En un sistema informativo y de comunicación así no es de extrañar que crezca la desconfianza hacia los medios, se desplome el prestigio de los periodistas y entren en crisis las empresas editoras. Sobre todo si se rompe el monopolio periodístico de los tres canales clásicos (prensa, radio televisión) y, de la mano de Internet, aparecen nuevas alternativas de información y comunicación pública.

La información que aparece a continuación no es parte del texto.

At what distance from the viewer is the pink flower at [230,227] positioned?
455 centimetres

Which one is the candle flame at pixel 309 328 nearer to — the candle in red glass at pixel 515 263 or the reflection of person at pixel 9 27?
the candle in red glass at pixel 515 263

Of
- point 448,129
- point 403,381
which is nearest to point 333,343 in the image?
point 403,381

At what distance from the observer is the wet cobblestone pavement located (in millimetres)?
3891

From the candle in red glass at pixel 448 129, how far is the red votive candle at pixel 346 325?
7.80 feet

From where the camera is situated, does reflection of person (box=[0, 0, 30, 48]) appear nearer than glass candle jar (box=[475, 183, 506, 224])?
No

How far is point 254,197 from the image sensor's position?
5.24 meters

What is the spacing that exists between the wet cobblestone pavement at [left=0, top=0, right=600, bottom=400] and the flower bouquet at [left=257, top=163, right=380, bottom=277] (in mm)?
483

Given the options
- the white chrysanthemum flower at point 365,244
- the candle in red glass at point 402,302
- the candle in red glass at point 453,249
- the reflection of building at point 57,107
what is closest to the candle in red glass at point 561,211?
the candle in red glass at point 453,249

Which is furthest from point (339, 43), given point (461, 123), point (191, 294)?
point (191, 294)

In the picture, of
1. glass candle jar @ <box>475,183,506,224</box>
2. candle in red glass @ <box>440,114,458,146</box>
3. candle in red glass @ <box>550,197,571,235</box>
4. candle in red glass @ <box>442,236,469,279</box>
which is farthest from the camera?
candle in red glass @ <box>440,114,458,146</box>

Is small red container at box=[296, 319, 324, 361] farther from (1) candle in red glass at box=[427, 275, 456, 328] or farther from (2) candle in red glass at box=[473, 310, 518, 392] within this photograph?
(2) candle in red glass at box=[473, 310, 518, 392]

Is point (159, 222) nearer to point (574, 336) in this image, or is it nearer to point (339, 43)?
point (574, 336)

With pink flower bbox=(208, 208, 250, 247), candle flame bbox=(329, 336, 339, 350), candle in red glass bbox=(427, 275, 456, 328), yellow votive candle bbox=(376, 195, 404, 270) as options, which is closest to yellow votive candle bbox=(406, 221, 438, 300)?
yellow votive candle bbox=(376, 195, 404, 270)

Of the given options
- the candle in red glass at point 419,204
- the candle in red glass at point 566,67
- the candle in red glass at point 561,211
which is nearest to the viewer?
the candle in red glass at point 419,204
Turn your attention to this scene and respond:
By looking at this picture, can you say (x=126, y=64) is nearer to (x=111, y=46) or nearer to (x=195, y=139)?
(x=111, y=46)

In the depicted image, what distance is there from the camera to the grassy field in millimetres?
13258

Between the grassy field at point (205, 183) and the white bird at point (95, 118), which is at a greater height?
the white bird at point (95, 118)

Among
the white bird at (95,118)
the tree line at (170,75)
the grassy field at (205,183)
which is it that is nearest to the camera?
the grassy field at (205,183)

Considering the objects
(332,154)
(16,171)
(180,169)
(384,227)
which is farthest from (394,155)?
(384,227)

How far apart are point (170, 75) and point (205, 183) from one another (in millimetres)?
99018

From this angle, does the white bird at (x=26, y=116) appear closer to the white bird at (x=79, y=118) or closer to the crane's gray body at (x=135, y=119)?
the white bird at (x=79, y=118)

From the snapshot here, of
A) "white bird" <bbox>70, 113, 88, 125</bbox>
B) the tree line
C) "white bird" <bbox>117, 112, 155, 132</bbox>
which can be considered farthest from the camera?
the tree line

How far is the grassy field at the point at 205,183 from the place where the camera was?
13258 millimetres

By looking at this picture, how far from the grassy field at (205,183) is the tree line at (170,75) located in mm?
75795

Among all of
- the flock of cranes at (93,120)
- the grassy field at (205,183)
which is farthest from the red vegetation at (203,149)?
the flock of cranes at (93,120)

Pero el problema está lejos de ser privativo de los medios clásicos y permanecerá en cualquier soporte, incluido Internet, mientras se mantenga la gratuidad. Solo si el receptor paga la información que recibe tendrá la garantía de ser el cliente del medio de comunicación y, en consecuencia, de ser tratado como tal.

Santiago Graiño Knobel

Codirector del Máster en Periodismo y Comunicación de la Ciencia, la Tecnología y el Medio Ambiente, Universidad Carlos III, Madrid (España)

 


[1] No es sencillo el cálculo de los costos de un diario. Es importante conocer el detalle de los costes variables directos para entender el resto. Los costes variables directos más importantes son preimpresión (maquetación, corrección, imágenes…) impresión, papel y distribución. Esto suele representar alrededor de un 40% sobre el precio de venta al público. A lo anterior hay que añadir la comisión del punto de venta (el quiosquero), que oscila entre el 12,5% y el 15,0 % y el coste de los ejemplares que no se venden (la llamada devolución). Según se trate de un diario de información general, económico o deportivo este factor tiene un mayor o menor impacto. En las actuales condiciones de crisis, el margen bruto en las circunstancias actuales se mueve entre el 15% y el 20%, pero aún hay que añadir todos los costos de la redacción (periodistas, fotógrafos, etc.) de la estructura de gestión y administrativa. Estos costos cambian mucho de un diario a otro, pero es muy raro que, una vez deducidos todos los costos, lo recaudado por el precio de venta supere el 35% de lo que cuesta poner el diario en manos del lector.